§ **Records from a data source**:
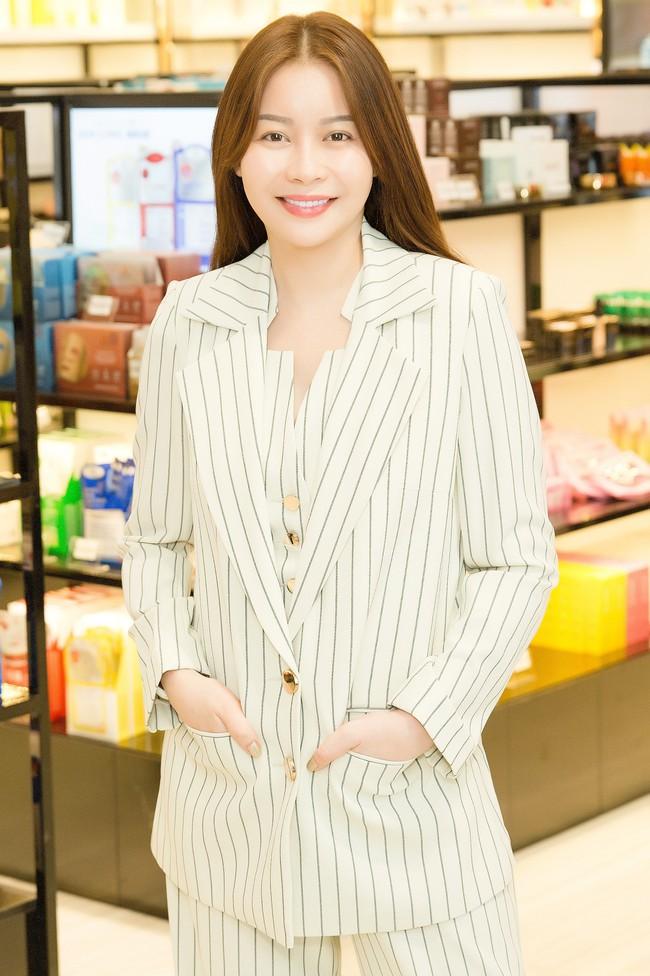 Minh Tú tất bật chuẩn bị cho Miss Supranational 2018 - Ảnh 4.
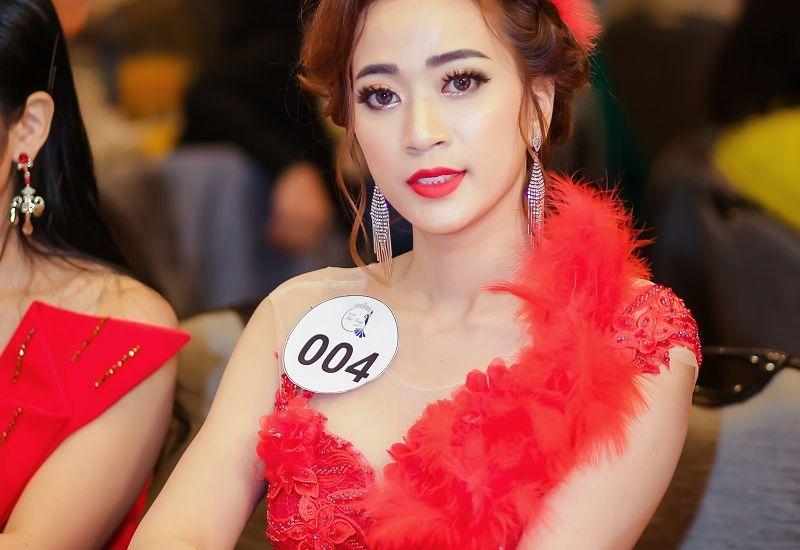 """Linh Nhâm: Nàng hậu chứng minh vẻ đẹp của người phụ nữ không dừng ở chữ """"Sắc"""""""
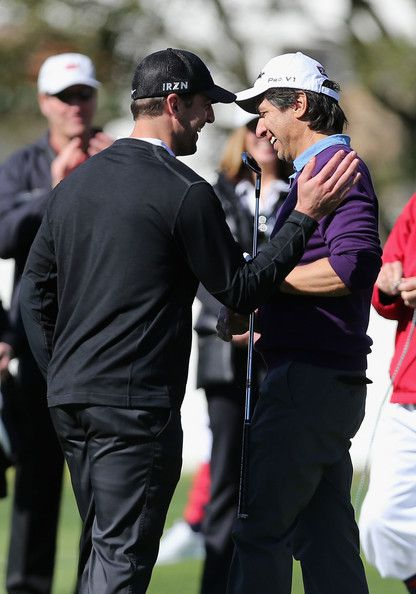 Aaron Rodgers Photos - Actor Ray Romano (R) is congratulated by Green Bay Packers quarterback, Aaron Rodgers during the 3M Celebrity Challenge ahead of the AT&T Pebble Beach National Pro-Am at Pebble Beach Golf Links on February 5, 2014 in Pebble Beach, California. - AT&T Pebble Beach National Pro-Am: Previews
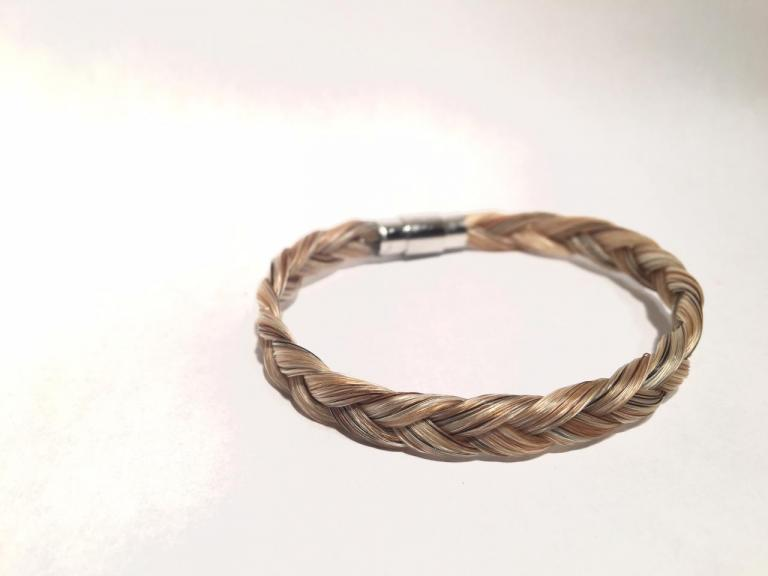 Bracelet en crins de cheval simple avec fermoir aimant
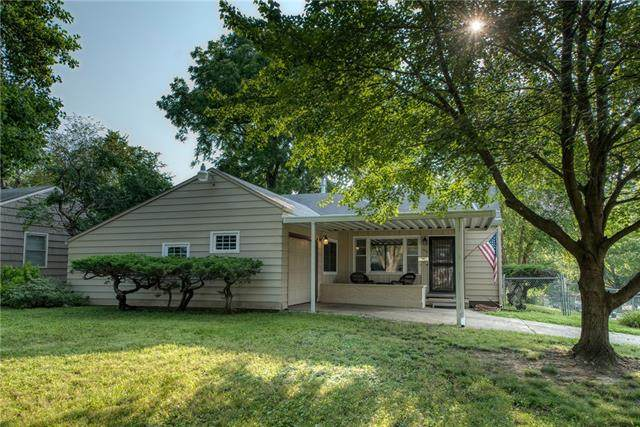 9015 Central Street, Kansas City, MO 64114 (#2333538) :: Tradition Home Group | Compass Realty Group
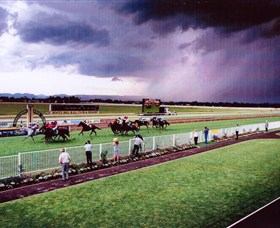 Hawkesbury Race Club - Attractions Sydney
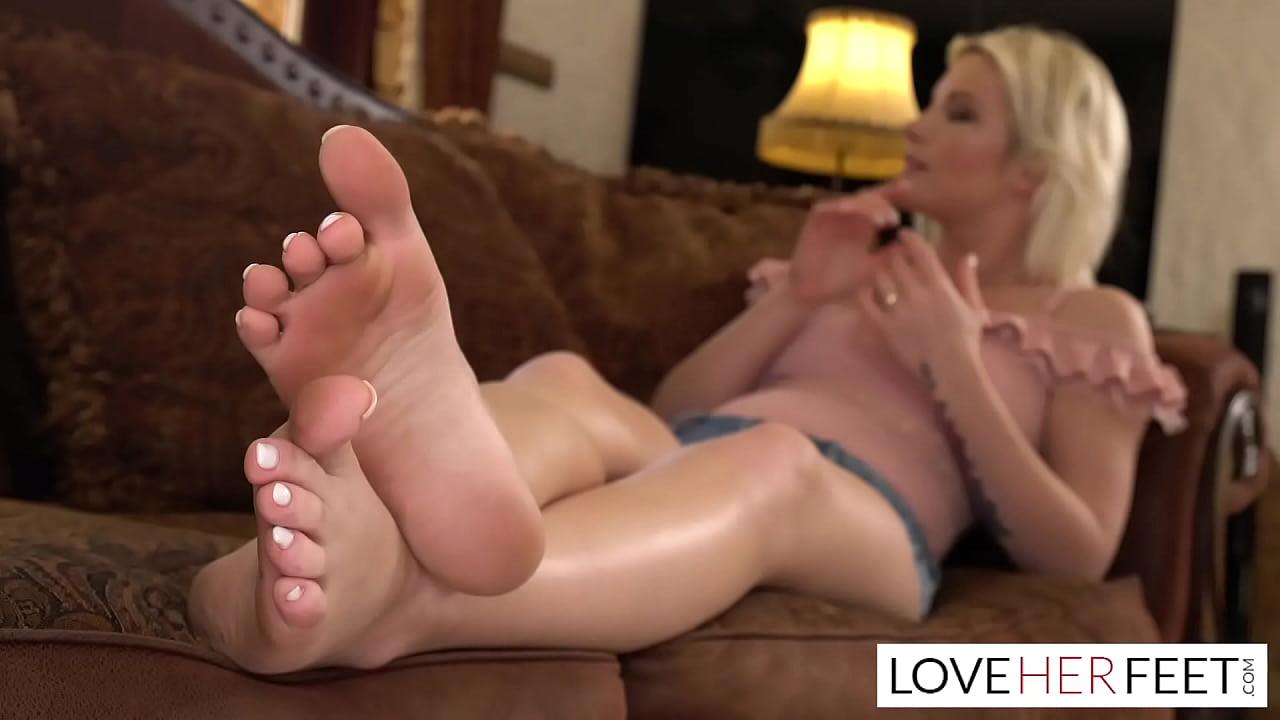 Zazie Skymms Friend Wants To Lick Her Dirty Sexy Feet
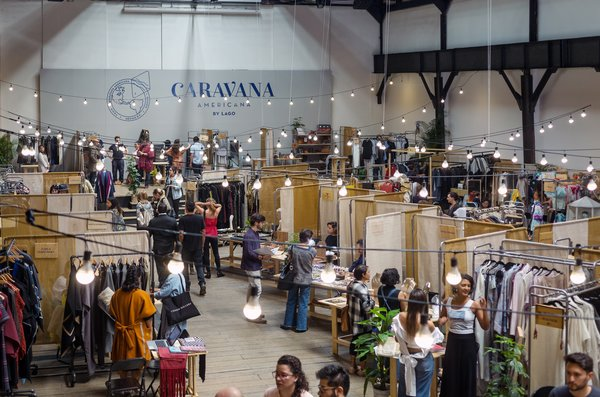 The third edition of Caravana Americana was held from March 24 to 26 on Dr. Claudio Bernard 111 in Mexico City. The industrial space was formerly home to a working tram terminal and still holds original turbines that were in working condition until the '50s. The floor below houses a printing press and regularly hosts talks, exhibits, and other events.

§ **Work required**:
Nothing but the lines from the start of the records above through the line with "Aaron Rodgers Photos" should be retyped, each exactly as written; leave out all pictures.

§ **Response**:
 Minh Tú tất bật chuẩn bị cho Miss Supranational 2018 - Ảnh 4.
 """Linh Nhâm: Nàng hậu chứng minh vẻ đẹp của người phụ nữ không dừng ở chữ """"Sắc"""""""
 Aaron Rodgers Photos - Actor Ray Romano (R) is congratulated by Green Bay Packers quarterback, Aaron Rodgers during the 3M Celebrity Challenge ahead of the AT&T Pebble Beach National Pro-Am at Pebble Beach Golf Links on February 5, 2014 in Pebble Beach, California. - AT&T Pebble Beach National Pro-Am: Previews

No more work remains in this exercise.